I had the operation in January under general anaesthetic. I thought afterwards I’d be in pain and have black eyes, but there was nothing. I was allowed to eat and drink normally and was discharged that evening.
It took about a fortnight for my taste and sense of smell to return. People have said that I sound less nasal. My breathing is also normal and my snoring has vastly improved.
And I can now enjoy cooking and eating — it’s so wonderful to be able to smell again!
Paul Chatrath is a consultant ear, nose and throat surgeon at Queen’s Hospital, Romford, and Spire Roding and Hartswood Hospitals, Essex.
He says… A nasal polyp is an abnormal growth of tissue that forms because of inflammation in the tissue lining the nose or sinuses; the inflammation causes fluid to build up in the tissues, forming small, grape-like swellings. They usually affect both nostrils.
It’s not clear what causes the inflammation, but likely triggers include a bacterial or viral infection or an allergy — conditions such as asthma and hayfever cause sinus inflammation, making it more likely for polyps to form.
Polyps can trigger headaches, double vision, loss of taste and smell, breathing problems and cold-like symptoms.
Diagnosis is with a CT scan.
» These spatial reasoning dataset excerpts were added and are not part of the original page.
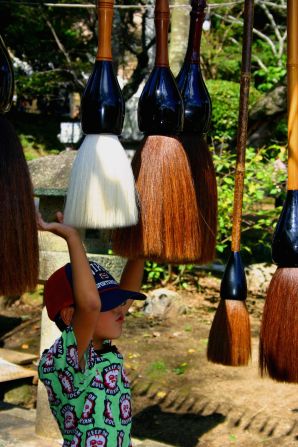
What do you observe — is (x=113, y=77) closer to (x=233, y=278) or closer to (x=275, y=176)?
(x=233, y=278)

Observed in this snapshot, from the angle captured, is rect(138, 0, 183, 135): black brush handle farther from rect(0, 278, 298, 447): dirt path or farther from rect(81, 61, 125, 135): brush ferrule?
rect(0, 278, 298, 447): dirt path

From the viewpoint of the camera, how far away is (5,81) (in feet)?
5.16

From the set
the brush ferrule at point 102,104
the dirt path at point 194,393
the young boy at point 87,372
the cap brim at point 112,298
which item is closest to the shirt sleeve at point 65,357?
the young boy at point 87,372

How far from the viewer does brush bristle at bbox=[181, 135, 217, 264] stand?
187 centimetres

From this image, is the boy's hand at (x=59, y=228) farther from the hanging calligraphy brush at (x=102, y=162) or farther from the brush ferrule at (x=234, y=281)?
the brush ferrule at (x=234, y=281)

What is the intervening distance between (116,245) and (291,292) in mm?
467

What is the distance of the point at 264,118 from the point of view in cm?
815

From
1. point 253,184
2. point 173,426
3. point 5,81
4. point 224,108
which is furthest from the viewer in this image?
point 224,108

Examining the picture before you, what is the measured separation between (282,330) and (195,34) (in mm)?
830

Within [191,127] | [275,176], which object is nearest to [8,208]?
[191,127]

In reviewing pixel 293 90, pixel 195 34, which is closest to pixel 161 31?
pixel 195 34

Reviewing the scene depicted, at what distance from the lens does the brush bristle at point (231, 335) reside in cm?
205

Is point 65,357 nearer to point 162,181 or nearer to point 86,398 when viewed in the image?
point 86,398

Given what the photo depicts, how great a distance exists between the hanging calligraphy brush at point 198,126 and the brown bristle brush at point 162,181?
0.26 ft
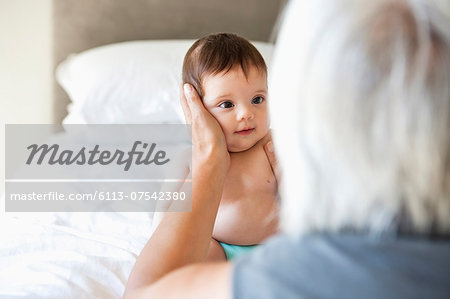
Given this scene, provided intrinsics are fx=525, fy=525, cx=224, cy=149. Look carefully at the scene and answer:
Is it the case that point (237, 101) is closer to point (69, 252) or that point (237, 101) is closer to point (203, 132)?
point (203, 132)

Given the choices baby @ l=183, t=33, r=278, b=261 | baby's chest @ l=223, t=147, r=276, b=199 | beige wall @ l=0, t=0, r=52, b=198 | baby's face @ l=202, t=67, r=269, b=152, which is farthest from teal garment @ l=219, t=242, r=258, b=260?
beige wall @ l=0, t=0, r=52, b=198

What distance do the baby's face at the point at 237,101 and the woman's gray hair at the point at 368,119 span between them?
638 millimetres

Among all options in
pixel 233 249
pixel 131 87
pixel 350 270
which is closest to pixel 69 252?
pixel 233 249

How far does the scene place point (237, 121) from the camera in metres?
1.18

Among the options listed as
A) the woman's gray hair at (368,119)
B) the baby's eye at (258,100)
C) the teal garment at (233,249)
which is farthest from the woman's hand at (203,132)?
the woman's gray hair at (368,119)

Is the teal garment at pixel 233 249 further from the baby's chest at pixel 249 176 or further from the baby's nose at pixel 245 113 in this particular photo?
the baby's nose at pixel 245 113

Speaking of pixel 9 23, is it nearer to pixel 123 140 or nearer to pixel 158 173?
pixel 123 140

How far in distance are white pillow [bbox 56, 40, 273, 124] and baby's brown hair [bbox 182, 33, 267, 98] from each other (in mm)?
799

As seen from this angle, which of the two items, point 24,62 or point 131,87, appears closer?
point 131,87

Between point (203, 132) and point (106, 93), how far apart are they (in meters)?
1.13

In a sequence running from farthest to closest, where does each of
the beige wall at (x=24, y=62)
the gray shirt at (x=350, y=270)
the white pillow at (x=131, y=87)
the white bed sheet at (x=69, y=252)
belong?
the beige wall at (x=24, y=62) → the white pillow at (x=131, y=87) → the white bed sheet at (x=69, y=252) → the gray shirt at (x=350, y=270)

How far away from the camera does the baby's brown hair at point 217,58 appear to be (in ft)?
3.90

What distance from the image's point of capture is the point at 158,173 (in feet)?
5.55

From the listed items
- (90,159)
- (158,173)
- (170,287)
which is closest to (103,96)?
(90,159)
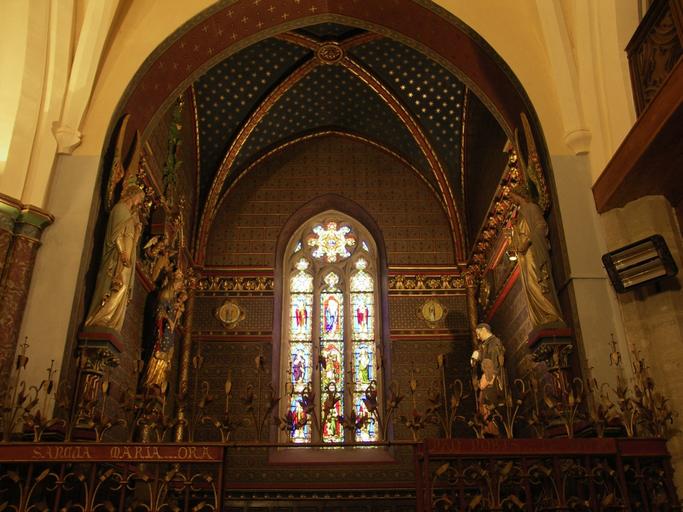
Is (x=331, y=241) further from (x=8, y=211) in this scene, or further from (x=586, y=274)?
(x=8, y=211)

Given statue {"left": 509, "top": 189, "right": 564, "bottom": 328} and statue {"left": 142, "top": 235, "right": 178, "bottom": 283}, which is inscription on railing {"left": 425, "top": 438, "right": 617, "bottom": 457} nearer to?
statue {"left": 509, "top": 189, "right": 564, "bottom": 328}

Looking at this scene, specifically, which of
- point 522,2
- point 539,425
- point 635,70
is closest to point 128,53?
point 522,2

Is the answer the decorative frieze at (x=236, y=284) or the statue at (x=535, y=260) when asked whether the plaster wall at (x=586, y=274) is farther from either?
the decorative frieze at (x=236, y=284)

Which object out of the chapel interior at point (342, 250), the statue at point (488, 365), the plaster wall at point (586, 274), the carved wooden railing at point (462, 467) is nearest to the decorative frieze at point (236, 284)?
the chapel interior at point (342, 250)

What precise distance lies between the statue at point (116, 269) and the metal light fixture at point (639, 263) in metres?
5.39

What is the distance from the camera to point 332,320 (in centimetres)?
1352

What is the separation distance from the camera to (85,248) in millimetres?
7758

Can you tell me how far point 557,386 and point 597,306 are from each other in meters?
0.98

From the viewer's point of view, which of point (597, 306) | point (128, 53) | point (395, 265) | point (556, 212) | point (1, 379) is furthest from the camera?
point (395, 265)

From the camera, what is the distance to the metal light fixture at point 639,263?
6.77m

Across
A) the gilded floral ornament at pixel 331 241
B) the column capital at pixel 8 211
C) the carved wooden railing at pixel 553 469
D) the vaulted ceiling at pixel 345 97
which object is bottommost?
the carved wooden railing at pixel 553 469

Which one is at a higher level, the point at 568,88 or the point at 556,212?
the point at 568,88

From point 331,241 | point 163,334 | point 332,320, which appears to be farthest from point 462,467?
point 331,241

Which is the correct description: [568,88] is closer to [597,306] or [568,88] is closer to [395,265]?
[597,306]
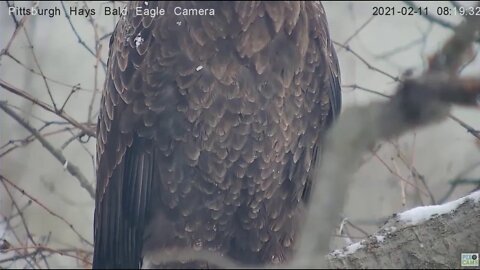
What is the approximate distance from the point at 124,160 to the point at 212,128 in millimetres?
246

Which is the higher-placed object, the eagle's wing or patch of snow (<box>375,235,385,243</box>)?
the eagle's wing

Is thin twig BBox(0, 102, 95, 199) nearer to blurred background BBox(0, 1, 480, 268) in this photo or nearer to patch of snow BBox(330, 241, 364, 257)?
blurred background BBox(0, 1, 480, 268)

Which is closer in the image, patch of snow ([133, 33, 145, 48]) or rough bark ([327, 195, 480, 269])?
rough bark ([327, 195, 480, 269])

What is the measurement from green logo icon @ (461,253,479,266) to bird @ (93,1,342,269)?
534 millimetres

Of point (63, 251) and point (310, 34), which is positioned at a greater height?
point (310, 34)

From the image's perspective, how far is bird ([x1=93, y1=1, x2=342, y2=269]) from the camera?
6.15 feet

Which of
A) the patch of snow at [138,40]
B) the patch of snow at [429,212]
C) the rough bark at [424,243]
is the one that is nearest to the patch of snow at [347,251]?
the rough bark at [424,243]

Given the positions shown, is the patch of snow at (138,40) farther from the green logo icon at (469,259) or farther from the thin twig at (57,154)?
the green logo icon at (469,259)

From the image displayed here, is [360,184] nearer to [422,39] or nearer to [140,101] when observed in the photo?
[422,39]

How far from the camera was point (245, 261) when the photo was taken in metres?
1.97

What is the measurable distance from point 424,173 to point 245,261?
70 cm

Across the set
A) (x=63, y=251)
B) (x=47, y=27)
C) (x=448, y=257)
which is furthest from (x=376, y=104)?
(x=47, y=27)

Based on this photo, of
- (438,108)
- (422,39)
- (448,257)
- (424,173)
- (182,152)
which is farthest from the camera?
(424,173)

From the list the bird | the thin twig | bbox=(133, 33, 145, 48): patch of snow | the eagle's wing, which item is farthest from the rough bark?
the thin twig
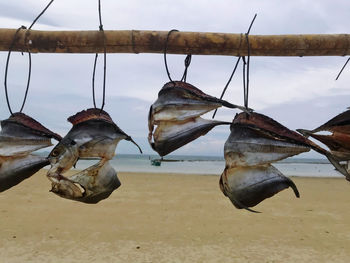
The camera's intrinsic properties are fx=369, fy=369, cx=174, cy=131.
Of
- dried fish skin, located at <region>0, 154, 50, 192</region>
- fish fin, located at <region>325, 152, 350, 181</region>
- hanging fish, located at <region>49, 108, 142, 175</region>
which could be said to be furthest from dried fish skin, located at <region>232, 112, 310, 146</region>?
dried fish skin, located at <region>0, 154, 50, 192</region>

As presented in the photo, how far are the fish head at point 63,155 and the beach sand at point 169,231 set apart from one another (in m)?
7.50

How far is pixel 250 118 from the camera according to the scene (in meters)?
1.92

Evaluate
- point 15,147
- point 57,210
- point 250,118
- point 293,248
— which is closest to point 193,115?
point 250,118

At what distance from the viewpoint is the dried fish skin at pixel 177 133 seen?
1968 millimetres

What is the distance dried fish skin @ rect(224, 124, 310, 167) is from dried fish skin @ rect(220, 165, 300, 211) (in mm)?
51

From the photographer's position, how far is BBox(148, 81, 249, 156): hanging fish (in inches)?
78.0

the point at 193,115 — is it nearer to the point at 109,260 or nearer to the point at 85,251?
the point at 109,260

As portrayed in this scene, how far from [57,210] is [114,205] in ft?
7.90

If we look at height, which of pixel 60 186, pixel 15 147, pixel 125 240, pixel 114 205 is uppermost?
pixel 15 147

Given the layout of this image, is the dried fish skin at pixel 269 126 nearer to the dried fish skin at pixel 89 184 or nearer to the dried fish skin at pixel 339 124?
the dried fish skin at pixel 339 124

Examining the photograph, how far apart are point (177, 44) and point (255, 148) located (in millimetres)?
735

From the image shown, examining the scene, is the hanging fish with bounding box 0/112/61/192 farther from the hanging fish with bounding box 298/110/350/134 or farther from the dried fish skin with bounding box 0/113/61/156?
the hanging fish with bounding box 298/110/350/134

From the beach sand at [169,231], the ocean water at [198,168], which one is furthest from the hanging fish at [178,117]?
the ocean water at [198,168]

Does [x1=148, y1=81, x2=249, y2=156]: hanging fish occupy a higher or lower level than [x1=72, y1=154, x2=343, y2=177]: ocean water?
higher
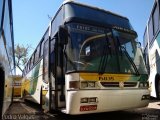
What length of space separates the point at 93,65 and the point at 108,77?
0.50 meters

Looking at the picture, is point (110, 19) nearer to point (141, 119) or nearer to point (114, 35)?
point (114, 35)

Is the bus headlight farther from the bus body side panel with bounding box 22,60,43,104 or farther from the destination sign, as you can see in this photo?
the bus body side panel with bounding box 22,60,43,104

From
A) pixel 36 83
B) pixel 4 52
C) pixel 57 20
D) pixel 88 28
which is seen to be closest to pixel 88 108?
pixel 88 28

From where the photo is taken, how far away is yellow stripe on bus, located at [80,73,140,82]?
595 cm

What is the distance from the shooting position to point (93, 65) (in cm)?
616

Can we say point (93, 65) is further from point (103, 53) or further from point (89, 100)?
point (89, 100)

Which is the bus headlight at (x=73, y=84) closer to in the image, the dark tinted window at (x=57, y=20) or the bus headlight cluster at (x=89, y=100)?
the bus headlight cluster at (x=89, y=100)

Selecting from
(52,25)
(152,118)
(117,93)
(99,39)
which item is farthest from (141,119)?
(52,25)

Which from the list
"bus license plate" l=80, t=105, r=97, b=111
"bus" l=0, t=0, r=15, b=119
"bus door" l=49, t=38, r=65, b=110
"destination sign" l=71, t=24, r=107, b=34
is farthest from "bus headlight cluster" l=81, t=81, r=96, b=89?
"bus" l=0, t=0, r=15, b=119

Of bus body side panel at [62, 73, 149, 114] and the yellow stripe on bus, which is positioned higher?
the yellow stripe on bus

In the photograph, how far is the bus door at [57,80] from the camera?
266 inches

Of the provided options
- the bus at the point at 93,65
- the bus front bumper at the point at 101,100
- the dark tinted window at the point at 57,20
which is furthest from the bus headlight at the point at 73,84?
the dark tinted window at the point at 57,20

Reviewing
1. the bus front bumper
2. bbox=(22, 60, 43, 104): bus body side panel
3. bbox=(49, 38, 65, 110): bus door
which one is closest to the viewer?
the bus front bumper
The first line of treatment is a steroid nasal spray, drops or tablets. But if this doesn’t work, a patient will require surgery known as a polypectomy.
Using an endoscope — a thin tube that contains a video camera — we look inside the nose and sinuses to locate the polyps. We then insert small surgical instruments into the nostrils to remove them.
In some cases, small pieces of bone are also removed from the nose to reduce the chances of them returning. There is a 0.5 per cent risk of injury to the eyes or brain with this treatment.
Generally, patients will be able to go home the same day. However, in approximately three out of four people who have surgery, the polyps grow back after an average of four years.
With the new op, if the patient has polyps in their sinuses, this is usually performed in conjunction with another relatively new procedure, balloon sinuplasty, in which the sinus is enlarged by having a tiny balloon inflated inside.
This increased space makes it possible to use the new technique.
First, a tiny tube — or stent — containing steroids is inserted into the sinus. The device has fine pores that allow the steroids to seep into the surrounding tissues over the next few weeks. This reduces the inflammation, which in turn shrinks the polyps.
The operation takes between 45 minutes and an hour, and patients feel better immediately. Beverley’s results have been tremendous — she can smell, taste and breathe properly once again.